**** Texte

En d’autres termes, si nous imaginons un état initial dans lequel le racisme n’existerait pas – ce que nous devons bien faire si nous prétendons identifier l’origine du phénomène – nous ne trouvons aucune raison objective de diviser le monde en différentes races, cultures ou religions plutôt qu’entre hommes et femmes, riches et pauvres, progressistes et réactionnaires, grands et petits, gros et maigres, amateurs de football et amateurs de musique – ou suivant tout autre critère arbitraire. Nous ne trouvons aucune raison de présupposer que les appartenance raciales, culturelles ou religieuses sont les plus déterminantes pour les individus, au point d’effacer toutes les autres appartenances et de supplanter tous les autres classements possibles [7].
La différence sur laquelle se focalise le regard raciste est en somme insignifiante – ou plutôt : elle est ni plus ni moins signifiante que tous les autres attributs qui font que chacun, français ou étranger, blanc ou non-blanc, chrétien ou musulman, est à l’égard de chaque autre différent sous certains angles et ressemblant sous d’autres. L’extraction d’un unique attribut et son essentialisation – c’est-à-dire sa transformation en propriété essentielle et déterminante de l’individu, éclipsant tous les autres attributs – suppose une certaine orientation du regard, qu’on nomme précisément racisme.
La peur de l’autre n’est pas une pulsion naturelle que la culture doit contenir : c’est une construction culturelle, qui ne peut être déconstruite que par une contre-culture.
Ni l’altérité ni son caractère effrayant n’ont en effet rien de naturel. C’est toujours la culture – à entendre dans son sens le plus large, incluant aussi bien l’art que les lois, décrets et circulaires ou les productions savantes et semi-savantes, comme les enquêtes journalistiques ou les discours professoraux – qui oriente les regards, les focalise sur un attribut unique, essentialise cet attribut et investit cette essence d’une valeur négative. C’est elle, par exemple qui produit conjointement l’altérité radicale d’un foulard et sa négativité :
- Pour qu’un simple morceau de tissu couvrant les cheveux devienne un « voile », que ce voile devienne « islamique » et que ce « voile islamique » devienne aux yeux de tout un chacun l’attribut essentiel des femmes qui le portent – au point que celles-ci soient nommées « femmes voilées », voire « voilées » tout court, et que les regards se fixent de prime abord sur leur foulard plutôt que sur les mille et un autres traits physionomiques ou vestimentaires tout aussi ostensibles que chacune donne à voir à chaque seconde de son existence – il faut que les regards aient été conditionnés par des paroles multiples, insistantes et autorisées, nous indiquant que ce foulard est important et que c’est bien là, et pas ailleurs, qu’il y a quelque chose à voir.

********
**** Contenu des données

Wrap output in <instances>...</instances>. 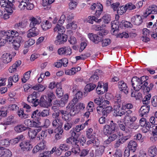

********

### Consigne
Pourriez-vous poursuivre le texte sur le racisme et la peur de l'autre à la suite de sa dernière phrase ?

### Réponse ci-dessous
- Et pour que cette altérité radicale provoque la répulsion plutôt que l’attirance, la curiosité ou l’amusement, il faut que ces mêmes paroles l’aient dramatisée en imposant une interprétation unique et univoque du foulard. Il faut en d’autres termes qu’une voix faisant autorité – celle de la majorité et/ou celle des connaisseurs, bref : celle de « la société » et de « la culture » – nous ait indiqué non seulement où nous devons regarder mais aussi ce que nous devons y voir : « aliénation », « fanatisme », « patriarcat », « oppression », « violence »…
Cette construction culturelle du « voile islamique » comme altérité menaçante peut être datée :
- Elle débute dans le cadre colonial, notamment avec le Sénatus-consulte de 1865 fondant le sous-statut des colonisé-e-s sur leur appartenance à un corpus théologico-politique jugé pervers [8].
- Elle se poursuit par la diffusion d’une imagerie de l’homme voileur et de la femme voilée – notamment par le biais des cartes postales, des illustrés et de la cinématographie.
- Elle se cristallise dans des mises en scène publiques de dévoilement des femmes algériennes [9].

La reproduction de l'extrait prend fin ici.